(Page):
┏━━
All right, everyone... son had some specialist appointments this week that ate up several days (among other errands.) No worries, he's doing well. Just consuming. Next comic features a sister that tends to be over the top, so her panels are pretty labor intensive. With most of my work time getting sucked out of this week I'm going to have to push this off until Tuesday. I got 3 or 4 panels done, but obviously, not 100% done at this point. I was pushing to get it up late, but I don't think that's going to be possible. I'm super proud of these last several comics, and the same for the current one. You'll like it. See ya Tuesday. :) Small preview

165 thoughts on “The Magnificent 7 Pt-2

      1. I think you’ve missed the point… What better way to hide the pole than to attach the switch to a box of cereal that’s never going to be touched?

        1. Hidden camera voice over: “We’ve replaced Bob’s regular breakfast cereal with aquarium gravel. Let’s see if he notices.”

        2. Dog gone, this hear cereal is loads better than what mah dear ol’ MA used to make me Fer breakfas vitals back home in Seapord, Maine. Mmm hmm. I shure do miss mah momma. And this here tastes like it’s gots loads o vidamins an mineralds.

        3. “Victuals”, which is pronounced “Vittles”.

          Dammit, if you’re going to make fun of hillbillies, get it *RIGHT!!* ….also, grape nuts are really good for you, but horrible for your teeth.

        4. They are good, you just have to (1) let them sit and soak in the milk for a few minutes before eating and (2) dispense about 25% less into the bowl than you would any other cereal; being small and compact it takes less volume to make up a meal.

        5. Nah, just microwave them with the preferred white liquid for about a minute. They soften up real good then and become like Müesli, a decidedly un-hillbilly breakfast.

    1. Plot Twist: Rustled Jimmies are only part of a balanced breakfast for Harambe. And he’s dead now. Are you HAPPY, you monsters?? ARE YOU???

  1. Considering she is Ellie’s sister I’m not surprised that Ginger has a bat pole, is dressed like Kim Possible, and can break the law of gravity. Also, I really hope she took that kid out of the bath; pretty sure she did though and a word of advice to her husband. When your wife can reverse on a pole in a different position the last thing you need to be conserned with is a lie, she is a keeper! Oh and plot twist: since no one else has called it, I claim first! With the committees approval of course.

    1. He stays home while she goes off on adventures.

      He stays with the kids while Ginger goes Black Friday Marauding.
┗━━
(Data):
┏━━
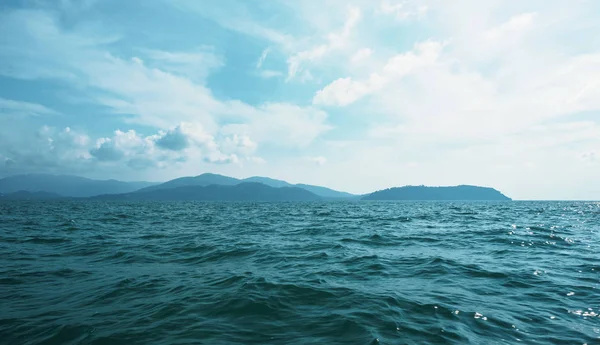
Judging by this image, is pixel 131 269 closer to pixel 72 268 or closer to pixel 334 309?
pixel 72 268

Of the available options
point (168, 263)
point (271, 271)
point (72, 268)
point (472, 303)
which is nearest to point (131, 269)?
point (168, 263)

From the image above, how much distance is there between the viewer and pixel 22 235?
2519 centimetres

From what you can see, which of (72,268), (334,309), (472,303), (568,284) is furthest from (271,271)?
(568,284)

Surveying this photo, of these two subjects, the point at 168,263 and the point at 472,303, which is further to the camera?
the point at 168,263

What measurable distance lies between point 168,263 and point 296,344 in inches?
435

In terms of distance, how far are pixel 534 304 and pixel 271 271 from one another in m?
10.1

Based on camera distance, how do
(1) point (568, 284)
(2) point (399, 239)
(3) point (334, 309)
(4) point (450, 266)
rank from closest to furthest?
(3) point (334, 309) < (1) point (568, 284) < (4) point (450, 266) < (2) point (399, 239)

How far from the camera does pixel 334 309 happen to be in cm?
963

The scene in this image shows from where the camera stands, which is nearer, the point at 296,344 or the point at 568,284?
the point at 296,344

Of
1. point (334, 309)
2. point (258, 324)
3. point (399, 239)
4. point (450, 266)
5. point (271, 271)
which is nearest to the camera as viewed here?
point (258, 324)

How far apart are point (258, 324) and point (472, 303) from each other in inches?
284

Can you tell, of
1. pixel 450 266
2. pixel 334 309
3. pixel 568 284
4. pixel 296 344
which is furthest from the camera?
pixel 450 266

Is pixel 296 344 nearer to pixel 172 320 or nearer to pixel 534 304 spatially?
pixel 172 320

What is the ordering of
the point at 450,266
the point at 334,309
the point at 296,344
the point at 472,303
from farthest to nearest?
1. the point at 450,266
2. the point at 472,303
3. the point at 334,309
4. the point at 296,344
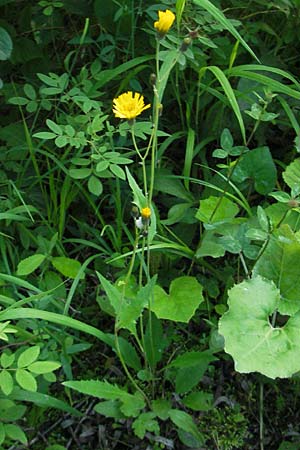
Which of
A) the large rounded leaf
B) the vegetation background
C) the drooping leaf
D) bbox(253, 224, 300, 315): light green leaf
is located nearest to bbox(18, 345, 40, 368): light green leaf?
the vegetation background

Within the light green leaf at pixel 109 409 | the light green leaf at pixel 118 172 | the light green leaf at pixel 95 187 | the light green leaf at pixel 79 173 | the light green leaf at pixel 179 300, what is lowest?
the light green leaf at pixel 109 409

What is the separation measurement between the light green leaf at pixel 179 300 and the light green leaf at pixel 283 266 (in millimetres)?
166

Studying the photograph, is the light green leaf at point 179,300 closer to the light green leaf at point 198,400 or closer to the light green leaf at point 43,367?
the light green leaf at point 198,400

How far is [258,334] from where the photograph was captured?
4.21ft

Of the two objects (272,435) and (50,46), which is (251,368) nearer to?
(272,435)

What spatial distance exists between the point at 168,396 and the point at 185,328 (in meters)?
0.21

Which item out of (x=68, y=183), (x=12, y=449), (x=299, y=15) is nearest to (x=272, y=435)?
(x=12, y=449)

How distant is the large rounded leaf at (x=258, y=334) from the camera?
1.23 m

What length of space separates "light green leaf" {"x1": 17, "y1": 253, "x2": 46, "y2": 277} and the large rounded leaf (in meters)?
0.46

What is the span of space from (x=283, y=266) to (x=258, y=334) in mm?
200

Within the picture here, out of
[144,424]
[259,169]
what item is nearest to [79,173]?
[259,169]

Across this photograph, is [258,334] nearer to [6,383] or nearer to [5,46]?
[6,383]

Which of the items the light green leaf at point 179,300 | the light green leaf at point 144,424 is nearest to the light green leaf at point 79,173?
the light green leaf at point 179,300

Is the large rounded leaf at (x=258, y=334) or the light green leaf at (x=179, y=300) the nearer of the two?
the large rounded leaf at (x=258, y=334)
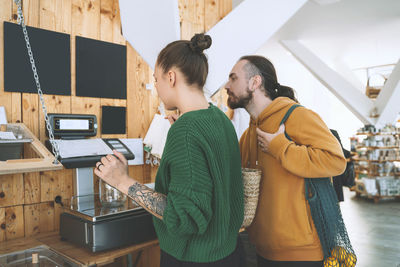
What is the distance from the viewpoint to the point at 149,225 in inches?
63.9

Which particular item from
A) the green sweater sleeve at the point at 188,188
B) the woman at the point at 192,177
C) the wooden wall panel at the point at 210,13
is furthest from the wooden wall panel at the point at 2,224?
the wooden wall panel at the point at 210,13

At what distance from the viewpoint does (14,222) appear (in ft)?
5.66

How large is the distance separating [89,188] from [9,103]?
0.65m

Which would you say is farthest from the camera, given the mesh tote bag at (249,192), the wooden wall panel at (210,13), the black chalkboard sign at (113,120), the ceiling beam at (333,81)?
the ceiling beam at (333,81)

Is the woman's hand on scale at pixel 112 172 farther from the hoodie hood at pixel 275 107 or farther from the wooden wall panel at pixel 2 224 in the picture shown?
the wooden wall panel at pixel 2 224

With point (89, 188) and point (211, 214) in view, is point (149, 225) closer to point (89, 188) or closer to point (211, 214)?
point (89, 188)

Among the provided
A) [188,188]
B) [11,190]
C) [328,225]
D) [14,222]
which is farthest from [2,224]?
[328,225]

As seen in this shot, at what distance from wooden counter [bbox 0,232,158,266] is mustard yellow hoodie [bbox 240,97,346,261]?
2.05 ft

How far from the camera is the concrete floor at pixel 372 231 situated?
11.5 feet

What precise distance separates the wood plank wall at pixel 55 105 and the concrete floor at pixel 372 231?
4.20ft

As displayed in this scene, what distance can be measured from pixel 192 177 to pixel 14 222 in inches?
52.5

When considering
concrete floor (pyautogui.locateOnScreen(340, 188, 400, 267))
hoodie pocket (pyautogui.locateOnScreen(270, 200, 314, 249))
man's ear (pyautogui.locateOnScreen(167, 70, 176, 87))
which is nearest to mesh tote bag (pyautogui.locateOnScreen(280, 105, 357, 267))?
hoodie pocket (pyautogui.locateOnScreen(270, 200, 314, 249))

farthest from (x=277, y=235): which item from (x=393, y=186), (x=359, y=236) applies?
(x=393, y=186)

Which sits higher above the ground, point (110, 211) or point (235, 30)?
point (235, 30)
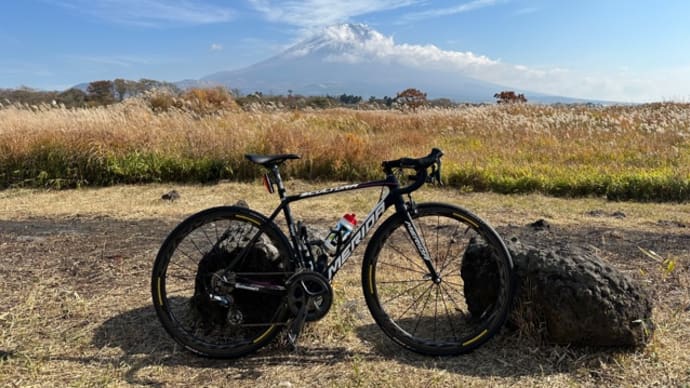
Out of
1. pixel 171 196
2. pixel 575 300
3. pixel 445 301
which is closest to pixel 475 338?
pixel 575 300

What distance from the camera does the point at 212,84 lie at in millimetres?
18016

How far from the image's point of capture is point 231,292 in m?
2.75

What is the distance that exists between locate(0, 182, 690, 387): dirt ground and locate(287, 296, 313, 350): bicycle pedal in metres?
0.14

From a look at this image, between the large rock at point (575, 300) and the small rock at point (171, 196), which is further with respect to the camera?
the small rock at point (171, 196)

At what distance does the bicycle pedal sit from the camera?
2.63m

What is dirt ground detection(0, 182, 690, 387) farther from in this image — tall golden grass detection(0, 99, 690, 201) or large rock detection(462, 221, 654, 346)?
tall golden grass detection(0, 99, 690, 201)

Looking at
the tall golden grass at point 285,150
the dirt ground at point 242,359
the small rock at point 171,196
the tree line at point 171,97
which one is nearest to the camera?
the dirt ground at point 242,359

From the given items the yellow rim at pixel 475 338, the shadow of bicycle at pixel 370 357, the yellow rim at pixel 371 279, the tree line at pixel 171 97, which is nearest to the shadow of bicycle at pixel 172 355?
the shadow of bicycle at pixel 370 357

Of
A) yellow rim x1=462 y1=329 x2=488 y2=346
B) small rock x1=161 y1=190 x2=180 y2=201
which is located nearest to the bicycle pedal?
yellow rim x1=462 y1=329 x2=488 y2=346

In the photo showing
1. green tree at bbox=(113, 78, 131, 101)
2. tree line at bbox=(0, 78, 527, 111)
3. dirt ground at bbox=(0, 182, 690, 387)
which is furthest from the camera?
green tree at bbox=(113, 78, 131, 101)

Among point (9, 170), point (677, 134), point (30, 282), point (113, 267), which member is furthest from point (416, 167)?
point (677, 134)

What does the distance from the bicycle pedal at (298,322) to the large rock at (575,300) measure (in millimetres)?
1063

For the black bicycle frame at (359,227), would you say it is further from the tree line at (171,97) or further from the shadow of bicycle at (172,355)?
the tree line at (171,97)

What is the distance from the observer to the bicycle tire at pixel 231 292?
2.64 meters
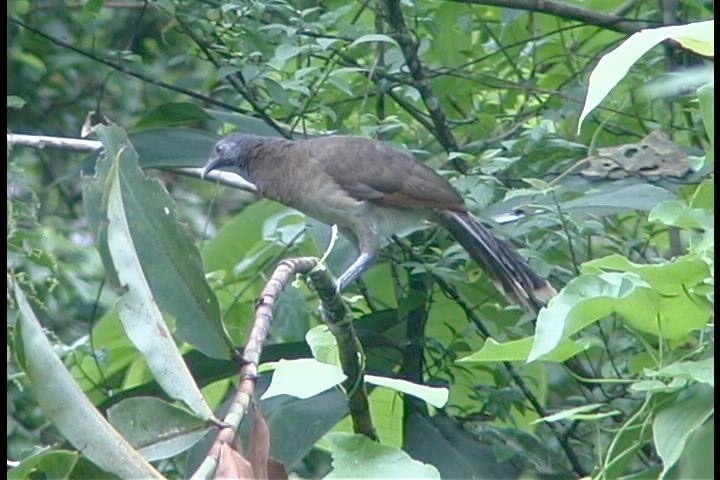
┗━━
(Task objective): Can you repeat the webcomic page word for word from "1. Considering she" to "Black Friday Marauding."?

(The result):
1. Considering she is Ellie’s sister I’m not surprised that Ginger has a bat pole, is dressed like Kim Possible, and can break the law of gravity. Also, I really hope she took that kid out of the bath; pretty sure she did though and a word of advice to her husband. When your wife can reverse on a pole in a different position the last thing you need to be conserned with is a lie, she is a keeper! Oh and plot twist: since no one else has called it, I claim first! With the committees approval of course.

    1. He stays home while she goes off on adventures.

      He stays with the kids while Ginger goes Black Friday Marauding.